**Excerpt provided**.
╔══

This new fund would do nothing to fix the major problems that the bill would create:

• It would do nothing to offset the Medicaid cuts resulting from the per capita cap, which would affect children, seniors, and people with disabilities in all states. These cuts would shift ever-increasing costs to states, forcing the states to respond by making ever-deepening cuts in eligibility, benefits, and provider payments.

• It would do nothing to address the bill’s harm to people with private coverage, including the loss of coverage for millions of people (due largely to sharp cuts in marketplace subsidies), increased costs for those who stay covered, and the loss of access to health care for millions with pre-existing conditions.

• It would do nothing to address the fact that millions of lower-income marketplace consumers in non-expansion states would see their deductibles jump many thousands of dollars under the Senate bill. Because of these increases, “few low-income people would purchase any plan” and most would become uninsured, according to CBO. The bill would also effectively prevent non-expansion states from ever expanding Medicaid to provide affordable coverage for people in poverty, as a number of non-expansion states (including Maine, Kansas, North Carolina, and Virginia) have recently considered doing.

╚══

**Data section**.

╔══

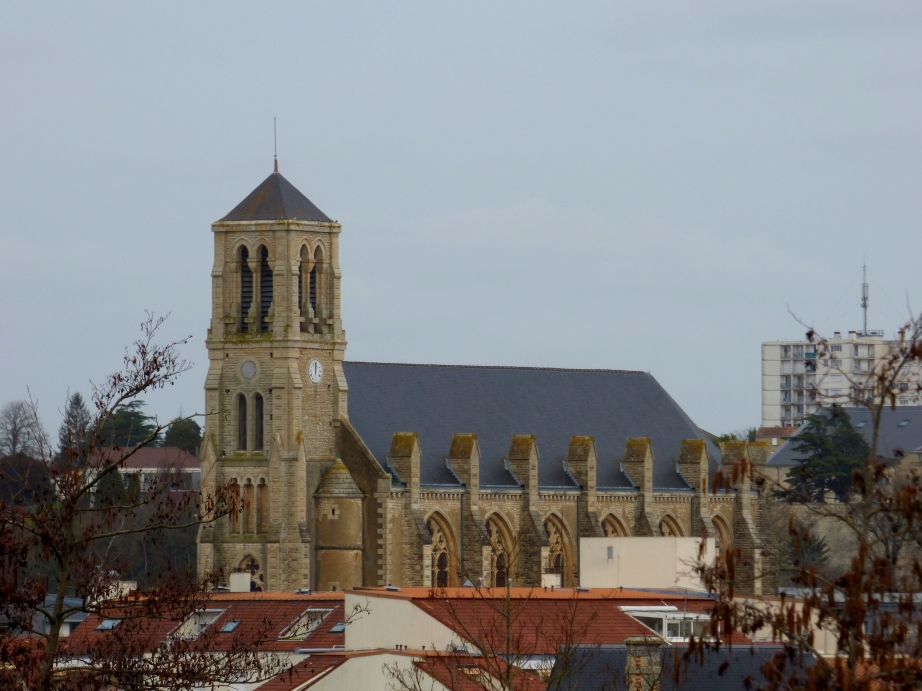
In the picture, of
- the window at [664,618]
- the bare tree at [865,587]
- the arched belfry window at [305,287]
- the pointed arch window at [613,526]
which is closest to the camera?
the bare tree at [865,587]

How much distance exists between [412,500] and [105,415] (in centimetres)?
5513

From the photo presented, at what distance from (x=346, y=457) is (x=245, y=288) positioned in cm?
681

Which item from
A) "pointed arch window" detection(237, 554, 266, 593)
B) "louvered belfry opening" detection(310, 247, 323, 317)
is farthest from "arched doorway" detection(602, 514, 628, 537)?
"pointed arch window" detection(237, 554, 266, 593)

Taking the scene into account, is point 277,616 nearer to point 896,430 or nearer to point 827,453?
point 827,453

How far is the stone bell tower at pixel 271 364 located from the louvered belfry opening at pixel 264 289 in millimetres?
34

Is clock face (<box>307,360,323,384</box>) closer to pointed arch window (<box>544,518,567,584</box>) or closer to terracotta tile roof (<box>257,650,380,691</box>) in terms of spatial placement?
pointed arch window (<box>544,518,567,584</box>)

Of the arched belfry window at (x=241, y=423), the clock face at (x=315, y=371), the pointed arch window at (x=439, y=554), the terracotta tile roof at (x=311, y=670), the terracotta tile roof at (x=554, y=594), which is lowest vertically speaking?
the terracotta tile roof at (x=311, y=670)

╚══
╔══

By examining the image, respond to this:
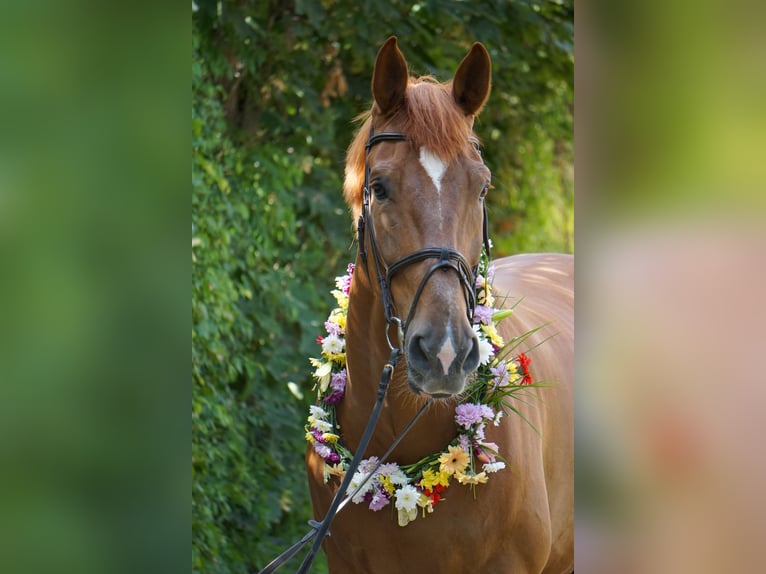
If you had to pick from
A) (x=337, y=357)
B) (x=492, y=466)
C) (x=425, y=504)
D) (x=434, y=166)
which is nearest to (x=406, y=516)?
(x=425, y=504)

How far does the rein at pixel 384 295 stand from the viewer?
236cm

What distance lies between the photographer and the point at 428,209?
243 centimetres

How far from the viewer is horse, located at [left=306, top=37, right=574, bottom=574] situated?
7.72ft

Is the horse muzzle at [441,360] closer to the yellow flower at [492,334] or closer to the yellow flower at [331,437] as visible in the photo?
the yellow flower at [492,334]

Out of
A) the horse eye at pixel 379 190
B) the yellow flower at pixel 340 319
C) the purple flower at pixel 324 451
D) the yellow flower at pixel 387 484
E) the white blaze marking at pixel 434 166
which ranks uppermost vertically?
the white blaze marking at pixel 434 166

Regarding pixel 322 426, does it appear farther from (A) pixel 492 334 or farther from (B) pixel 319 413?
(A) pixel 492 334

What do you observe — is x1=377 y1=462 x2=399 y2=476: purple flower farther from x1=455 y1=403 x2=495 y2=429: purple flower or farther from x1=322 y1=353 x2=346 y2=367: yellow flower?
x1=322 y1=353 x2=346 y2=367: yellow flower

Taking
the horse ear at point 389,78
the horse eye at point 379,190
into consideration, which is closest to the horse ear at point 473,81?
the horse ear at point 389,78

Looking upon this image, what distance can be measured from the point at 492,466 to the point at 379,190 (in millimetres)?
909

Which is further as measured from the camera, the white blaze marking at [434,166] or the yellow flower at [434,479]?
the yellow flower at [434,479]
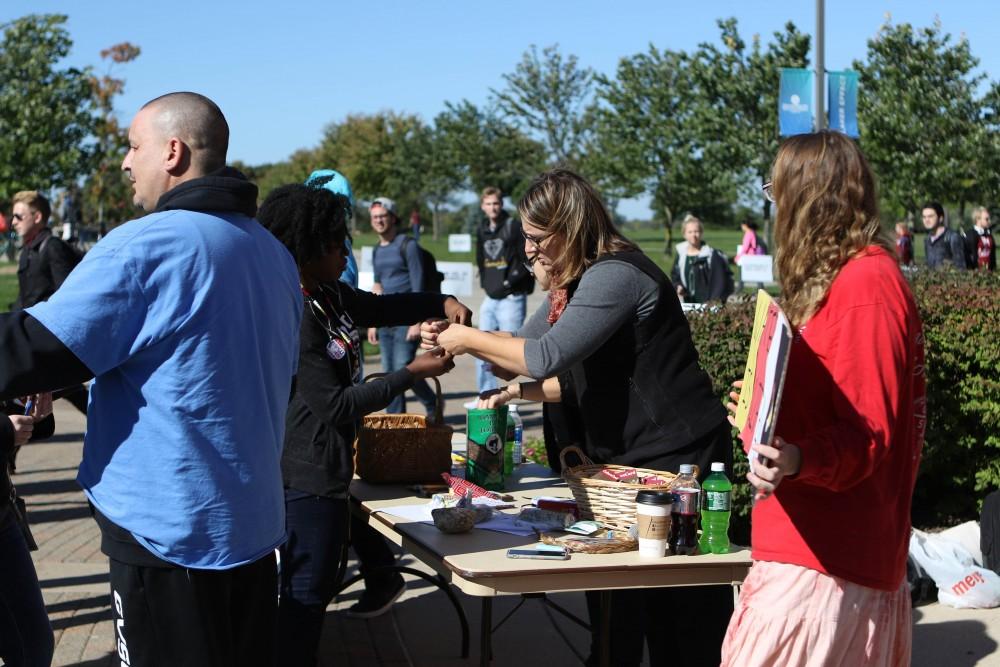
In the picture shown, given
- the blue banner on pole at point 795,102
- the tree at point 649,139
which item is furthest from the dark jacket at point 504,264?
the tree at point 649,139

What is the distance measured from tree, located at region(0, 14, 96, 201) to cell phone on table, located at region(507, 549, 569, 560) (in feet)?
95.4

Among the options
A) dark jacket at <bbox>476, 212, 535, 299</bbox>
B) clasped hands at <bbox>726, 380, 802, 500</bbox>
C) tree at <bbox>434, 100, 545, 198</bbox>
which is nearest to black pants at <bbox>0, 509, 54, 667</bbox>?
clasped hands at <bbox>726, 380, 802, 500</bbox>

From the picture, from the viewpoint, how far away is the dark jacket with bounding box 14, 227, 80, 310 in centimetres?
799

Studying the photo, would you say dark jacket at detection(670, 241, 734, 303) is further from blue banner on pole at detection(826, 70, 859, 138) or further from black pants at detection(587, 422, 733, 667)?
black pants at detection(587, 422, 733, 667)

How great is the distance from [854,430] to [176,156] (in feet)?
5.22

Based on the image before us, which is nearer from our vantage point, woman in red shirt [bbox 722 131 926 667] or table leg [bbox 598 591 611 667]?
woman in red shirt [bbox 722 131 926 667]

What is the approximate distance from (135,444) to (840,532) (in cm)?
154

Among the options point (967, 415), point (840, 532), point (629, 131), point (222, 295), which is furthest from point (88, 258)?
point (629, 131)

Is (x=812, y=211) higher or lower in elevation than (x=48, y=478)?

╚══

**Work item A**.
Answer these questions using the excerpt on the Senate health bill:
(i) Which groups would be affected by the Medicaid cuts resulting from the per capita cap?
(ii) What is given as the main reason for the loss of coverage for millions of people with private coverage?
(iii) Which non-expansion states are named as having recently considered expanding Medicaid?
**Work item B**. In the excerpt on the Senate health bill, write out the passage starting with "This new fund" and going on through "and provider payments.", replacing "per capita cap" with "block grant".
**Work item C**. Continue the excerpt on the Senate health bill's effects on coverage from where it stops.

**Response area A**.
(i) Children, seniors, and people with disabilities in all states.
(ii) Sharp cuts in marketplace subsidies.
(iii) Maine, Kansas, North Carolina, and Virginia.

**Response area B**.
This new fund would do nothing to fix the major problems that the bill would create:

• It would do nothing to offset the Medicaid cuts resulting from the block grant, which would affect children, seniors, and people with disabilities in all states. These cuts would shift ever-increasing costs to states, forcing the states to respond by making ever-deepening cuts in eligibility, benefits, and provider payments.

**Response area C**.
The fact that Republican leaders are adding another fund — on top of their $45 billion to address the opioid epidemic, unrealistic promises of federal waivers to use Medicaid funds to help cover people losing Medicaid coverage under the bill, and inadequate, poorly designed stabilization funds — is more evidence that the Senate bill can’t be fixed. Throwing more money into a patchwork of poorly targeted funds that perpetuate the inequities in coverage between expansion and non-expansion states is no substitute for the Medicaid expansion, which has been highly successful in increasing coverage and access to care, including treatment for opioid addiction.

There’s no justification for building such a Rube Goldberg device. As hospitals, doctors, nurses, patients, and governors of both parties have said, Medicaid expansion is working well now and should remain in place. Policymakers should also reject a per capita cap that shifts costs to states and beneficiaries. No one should be fooled: The reported $200 billion can’t fix the basic problems with this bill.